SOURCE TEXT
>>>>>

Across all four waves, security researchers from Koi Security, Aikido Security, Socket, Step Security, and the OpenSourceMalware community have documented 433 compromised components spanning VS Code extensions, Open VSX extensions, GitHub repositories, and npm packages [1][2]. The 72 malicious Open VSX extensions documented in the January 31 through March 13, 2026 period and approximately 151 compromised GitHub repositories identified in the March 3 through March 9 window represent the largest single-wave expansions to date [1][2].

The campaign’s credential-harvesting scope spans GitHub personal access tokens, npm authentication tokens, Open VSX credentials, Git credentials, SSH keys, CI/CD environment secrets, and authentication material for 49 cryptocurrency wallet browser extensions [5]. The breadth of credential targets is consistent with the campaign’s self-propagation logic: any authentication token that grants publish access to a package, extension, or code repository is both a theft objective and a propagation mechanism.

Organizations with contributors who use VS Code or compatible editors and have publish rights to internal or public packages, extensions, or repositories should treat the current threat level as elevated. The ForceMemo follow-on campaign, documented by SecurityWeek in early March 2026, demonstrates that GlassWorm-harvested tokens are being used for downstream compromise operations beyond the worm’s own propagation, including forced commits into Python repository ecosystems unrelated to VS Code development [16].

<<<<<

ABOUT THIS EXERCISE
Transcribe the passage of the GlassWorm campaign text between "Across all four" and "to date [1][2].", inclusive.

Collected data entries:
>>>>>

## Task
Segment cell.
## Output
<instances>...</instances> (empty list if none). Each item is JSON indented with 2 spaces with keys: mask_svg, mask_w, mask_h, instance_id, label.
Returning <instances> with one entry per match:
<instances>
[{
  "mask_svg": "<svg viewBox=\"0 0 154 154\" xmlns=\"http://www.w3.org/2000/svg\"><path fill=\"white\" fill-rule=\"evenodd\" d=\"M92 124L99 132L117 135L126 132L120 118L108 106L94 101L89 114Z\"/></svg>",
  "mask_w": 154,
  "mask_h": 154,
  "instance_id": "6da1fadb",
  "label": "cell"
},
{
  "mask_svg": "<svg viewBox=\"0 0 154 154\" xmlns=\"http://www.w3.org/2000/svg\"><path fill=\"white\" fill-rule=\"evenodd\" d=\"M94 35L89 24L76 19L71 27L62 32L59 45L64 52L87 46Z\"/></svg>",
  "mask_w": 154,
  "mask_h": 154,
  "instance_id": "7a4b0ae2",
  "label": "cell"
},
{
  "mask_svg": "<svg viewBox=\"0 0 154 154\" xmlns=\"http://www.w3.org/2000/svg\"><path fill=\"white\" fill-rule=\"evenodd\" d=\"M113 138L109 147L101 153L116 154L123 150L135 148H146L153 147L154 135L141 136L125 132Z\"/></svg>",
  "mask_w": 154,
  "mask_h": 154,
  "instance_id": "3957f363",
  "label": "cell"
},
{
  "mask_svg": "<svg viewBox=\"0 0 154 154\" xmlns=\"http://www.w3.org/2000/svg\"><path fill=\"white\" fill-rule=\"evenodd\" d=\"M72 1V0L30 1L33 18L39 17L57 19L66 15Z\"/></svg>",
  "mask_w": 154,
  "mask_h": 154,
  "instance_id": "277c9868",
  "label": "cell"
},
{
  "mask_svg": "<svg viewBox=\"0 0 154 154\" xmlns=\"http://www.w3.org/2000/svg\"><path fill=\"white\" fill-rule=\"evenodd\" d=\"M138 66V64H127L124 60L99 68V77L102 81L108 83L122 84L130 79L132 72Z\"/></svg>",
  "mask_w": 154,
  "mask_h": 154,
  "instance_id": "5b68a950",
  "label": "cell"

<<<<<

ANSWER TO THIS EXERCISE
Across all four waves, security researchers from Koi Security, Aikido Security, Socket, Step Security, and the OpenSourceMalware community have documented 433 compromised components spanning VS Code extensions, Open VSX extensions, GitHub repositories, and npm packages [1][2]. The 72 malicious Open VSX extensions documented in the January 31 through March 13, 2026 period and approximately 151 compromised GitHub repositories identified in the March 3 through March 9 window represent the largest single-wave expansions to date [1][2].